A Python library that extends RDFLib to support the OpenCitations Provenance Model, providing provenance tracking and change management capabilities for RDF data.

Overview

rdflib-ocdm is designed to be fully compatible with RDFLib while adding specialized functionality for handling provenance information according to the OpenCitations Provenance Model. It provides mechanisms for:

  • Tracking provenance information for RDF entities
  • Managing entity snapshots to record changes over time
  • Handling entity creation, modification, and merging with proper provenance
  • Storing and retrieving RDF data with provenance information

This library serves as a retrocompatible extension to RDFLib that adds support for the OpenCitations Provenance Model, particularly focusing on provenance tracking and change management.
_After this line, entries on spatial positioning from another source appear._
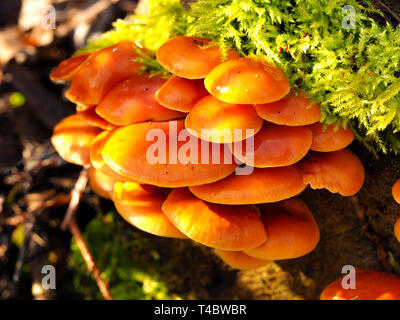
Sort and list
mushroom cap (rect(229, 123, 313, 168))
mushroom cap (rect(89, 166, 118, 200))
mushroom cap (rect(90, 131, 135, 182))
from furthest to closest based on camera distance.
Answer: mushroom cap (rect(89, 166, 118, 200)), mushroom cap (rect(90, 131, 135, 182)), mushroom cap (rect(229, 123, 313, 168))

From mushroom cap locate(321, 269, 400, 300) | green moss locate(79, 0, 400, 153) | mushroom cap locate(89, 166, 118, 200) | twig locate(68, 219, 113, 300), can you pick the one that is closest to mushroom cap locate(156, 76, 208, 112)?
green moss locate(79, 0, 400, 153)

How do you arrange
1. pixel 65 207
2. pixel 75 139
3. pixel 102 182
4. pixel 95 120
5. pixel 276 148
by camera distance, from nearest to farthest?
pixel 276 148
pixel 95 120
pixel 75 139
pixel 102 182
pixel 65 207

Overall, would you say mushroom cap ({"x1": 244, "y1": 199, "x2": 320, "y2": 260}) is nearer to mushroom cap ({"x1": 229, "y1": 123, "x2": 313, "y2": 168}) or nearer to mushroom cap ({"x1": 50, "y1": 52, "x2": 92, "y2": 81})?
mushroom cap ({"x1": 229, "y1": 123, "x2": 313, "y2": 168})

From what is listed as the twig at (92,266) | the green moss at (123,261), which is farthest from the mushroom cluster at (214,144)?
the green moss at (123,261)

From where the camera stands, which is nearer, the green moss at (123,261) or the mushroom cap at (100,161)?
the mushroom cap at (100,161)

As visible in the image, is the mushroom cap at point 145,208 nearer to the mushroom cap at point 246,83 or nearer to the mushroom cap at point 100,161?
the mushroom cap at point 100,161

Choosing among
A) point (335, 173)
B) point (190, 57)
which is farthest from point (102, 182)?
point (335, 173)

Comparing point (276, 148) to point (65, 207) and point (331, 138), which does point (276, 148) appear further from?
point (65, 207)
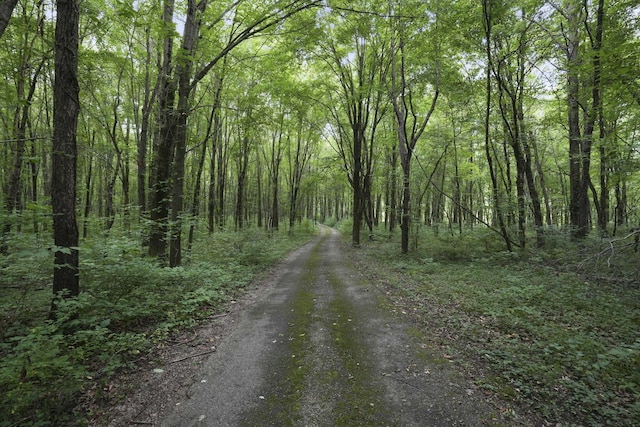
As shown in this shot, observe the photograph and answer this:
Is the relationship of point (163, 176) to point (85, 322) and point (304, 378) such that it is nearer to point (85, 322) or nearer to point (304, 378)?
point (85, 322)

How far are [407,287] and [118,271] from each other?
6879 millimetres

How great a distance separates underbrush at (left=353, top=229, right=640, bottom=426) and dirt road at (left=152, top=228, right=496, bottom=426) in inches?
24.4

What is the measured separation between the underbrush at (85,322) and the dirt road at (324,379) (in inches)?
41.7

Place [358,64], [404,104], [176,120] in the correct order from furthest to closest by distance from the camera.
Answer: [358,64], [404,104], [176,120]

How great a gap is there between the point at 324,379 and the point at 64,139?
16.9ft

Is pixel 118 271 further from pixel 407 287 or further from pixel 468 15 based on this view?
pixel 468 15

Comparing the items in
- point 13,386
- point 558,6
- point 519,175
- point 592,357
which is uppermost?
point 558,6

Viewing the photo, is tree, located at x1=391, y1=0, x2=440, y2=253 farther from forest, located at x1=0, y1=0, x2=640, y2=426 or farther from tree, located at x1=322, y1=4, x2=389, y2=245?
tree, located at x1=322, y1=4, x2=389, y2=245

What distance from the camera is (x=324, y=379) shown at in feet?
11.7

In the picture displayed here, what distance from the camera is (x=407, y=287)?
766 centimetres

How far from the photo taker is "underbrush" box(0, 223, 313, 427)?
2754 mm

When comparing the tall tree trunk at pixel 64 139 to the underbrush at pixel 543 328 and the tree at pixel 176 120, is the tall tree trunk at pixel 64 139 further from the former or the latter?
the underbrush at pixel 543 328

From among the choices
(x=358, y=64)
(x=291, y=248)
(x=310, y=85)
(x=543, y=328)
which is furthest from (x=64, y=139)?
(x=358, y=64)

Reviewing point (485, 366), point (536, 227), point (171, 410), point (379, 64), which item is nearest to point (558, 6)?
point (379, 64)
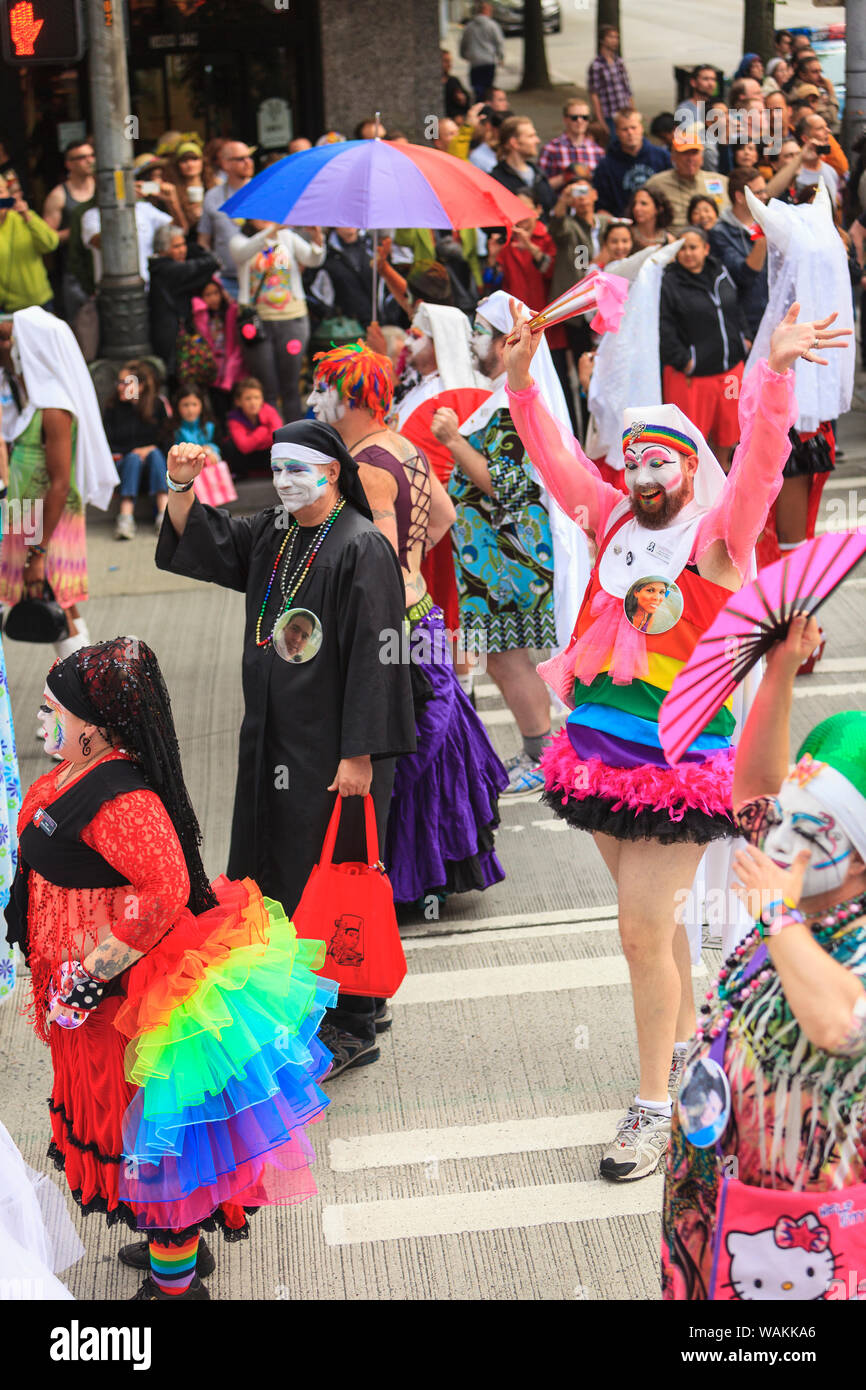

While oc_ocdm is a Python interface specifically designed for creating and managing bibliographic data according to the OpenCitations Data Model, rdflib-ocdm can be considered a subset of both RDFlib and oc_ocdm. The key advantage of rdflib-ocdm is that it allows you to use the OpenCitations provenance model with any type of data, not just bibliographic data.

Key Features

  • Extended Graph Classes: OCDMGraph and OCDMConjunctiveGraph that inherit from RDFLib's Graph and ConjunctiveGraph classes
  • Provenance Tracking: Automatic generation of provenance information when entities are created or modified
  • Snapshot Management: Creation and management of snapshot entities to record the state of entities at different points in time
  • Counter Handlers: Various implementations for managing entity identifiers (in-memory, filesystem, SQLite)
  • Storer: Utilities for storing RDF data in various formats and endpoints
  • Domain Agnostic: Unlike oc_ocdm which is specific to bibliographic data, rdflib-ocdm can be used with any type of RDF data

Installation

pip install rdflib-ocdm

Usage

Basic Usage

from rdflib import URIRef, Literal
from rdflib_ocdm.ocdm_graph import OCDMGraph
from rdflib_ocdm.counter_handler.in_memory_counter_handler import InMemoryCounterHandler
from rdflib_ocdm.storer import Storer

# Create a new OCDM graph with a counter handler
counter_handler = InMemoryCounterHandler()
g = OCDMGraph(counter_handler)

# Add triples with provenance tracking
resp_agent = URIRef("https://orcid.org/0000-0002-8420-0696")
primary_source = URIRef("https://api.crossref.org/")
g.add((URIRef("https://example.org/resource"), 
       URIRef("http://purl.org/dc/terms/title"), 
       Literal("Example Resource")),
       resp_agent=resp_agent,
       primary_source=primary_source)

# Generate provenance information
g.generate_provenance()

# Store the graph
storer = Storer(g, output_format="json-ld")
storer.store_graphs_in_file("output.json")

Working with Existing Data

When working with pre-existing RDF data, you need to establish a baseline state from which changes can be tracked. The preexisting_finished method serves this critical purpose:

  1. It marks a specific point in time as the baseline state of your graph
  2. It creates a snapshot of this baseline state for each entity
  3. When you later call generate_provenance(), the system will calculate the differences (deltas) between the current state and this baseline

This delta calculation is essential for accurate provenance tracking, as it allows the system to record exactly what changed, when it changed, and who made the change.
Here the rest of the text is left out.